Denn das grundlegende Problem unserer Branche ist nach wie vor der Überkonsum und keiner der in der Kampagne zitierten Aktivitäten lässt darauf schließen, dass die teilnehmenden Unternehmen aufrichtige Absichten haben, den Konsum einzudämmen oder zu reduzieren. Genau hier liegt die Herausforderung. Solange diese Industriegiganten weiterhin auf einem Geschäftsmodell des Überflusses und des schnellen Konsums von billigen Bekleidungsteilen basieren und dabei hohe Gewinne erzielen, ist Vorsicht geboten, wenn sich gerade diese Unternehmen als "grün" präsentieren wollen. Nachhaltigkeit kann zwar nur dann Realität werden, wenn sie erschwinglich wird und von einer Idee, die oft als abgehoben und wirtschaftlich nicht realisierbar wahrgenommen wird, zu einer umfassenden Idee für die gesamte Branche wird. Eine nachhaltige Entwicklung im Wortsinn werden wir aber nur erreichen, wenn wir die Kernprobleme der Branche tatsächlich lösen.

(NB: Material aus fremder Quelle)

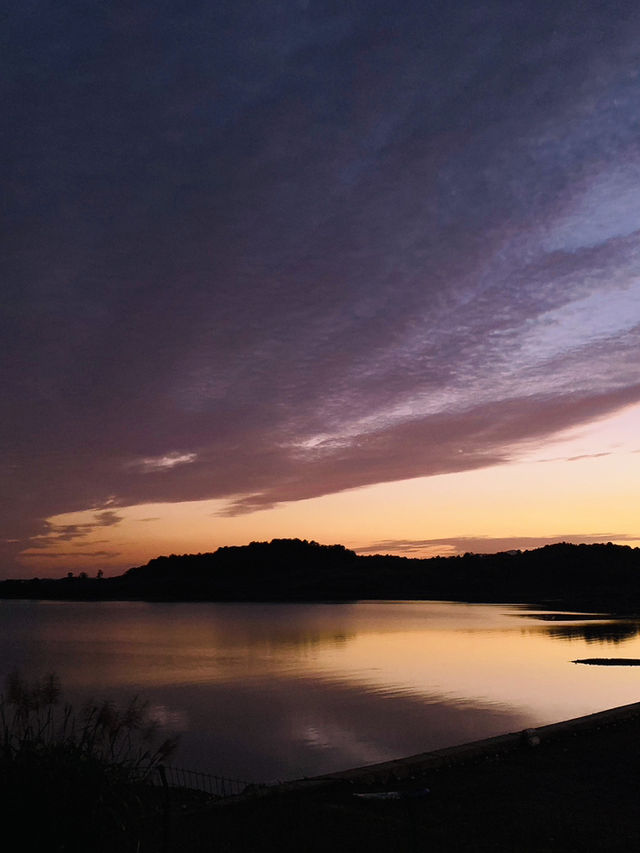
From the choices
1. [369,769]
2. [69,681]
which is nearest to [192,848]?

Es ist auch nicht ersichtlich, welche konkreten und ernsthaften Maßnahmen unternommen werden, um einen nachhaltigen Kreislauf in der Textil- und Bekleidungsbranche zeitnah zu verwirklichen.

Die Frage bleibt also bestehen: Handelt es sich um eine beispiellose Kampagne oder um Greenwashing?